RECORDS PROVIDED START

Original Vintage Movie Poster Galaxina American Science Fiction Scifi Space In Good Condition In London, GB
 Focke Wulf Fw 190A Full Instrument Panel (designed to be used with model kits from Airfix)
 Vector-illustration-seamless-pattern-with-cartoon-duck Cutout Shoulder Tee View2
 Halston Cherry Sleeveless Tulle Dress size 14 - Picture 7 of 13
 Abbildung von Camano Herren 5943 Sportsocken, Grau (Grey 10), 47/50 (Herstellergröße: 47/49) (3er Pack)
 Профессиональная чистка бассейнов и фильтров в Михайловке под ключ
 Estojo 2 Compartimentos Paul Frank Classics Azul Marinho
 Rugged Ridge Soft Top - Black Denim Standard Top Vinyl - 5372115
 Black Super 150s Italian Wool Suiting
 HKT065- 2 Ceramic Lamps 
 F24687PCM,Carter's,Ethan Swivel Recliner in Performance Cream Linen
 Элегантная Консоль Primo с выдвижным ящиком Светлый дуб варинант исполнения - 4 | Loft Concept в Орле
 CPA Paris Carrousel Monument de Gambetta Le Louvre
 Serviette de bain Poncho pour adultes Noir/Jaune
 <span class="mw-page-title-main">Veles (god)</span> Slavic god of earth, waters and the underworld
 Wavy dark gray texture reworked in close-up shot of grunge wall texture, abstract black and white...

RECORDS PROVIDED END

### EXERCISE
Every line that includes "with" must be copied from the material above.

### OUTPUT OF THE TASK
 Focke Wulf Fw 190A Full Instrument Panel (designed to be used with model kits from Airfix)
 Vector-illustration-seamless-pattern-with-cartoon-duck Cutout Shoulder Tee View2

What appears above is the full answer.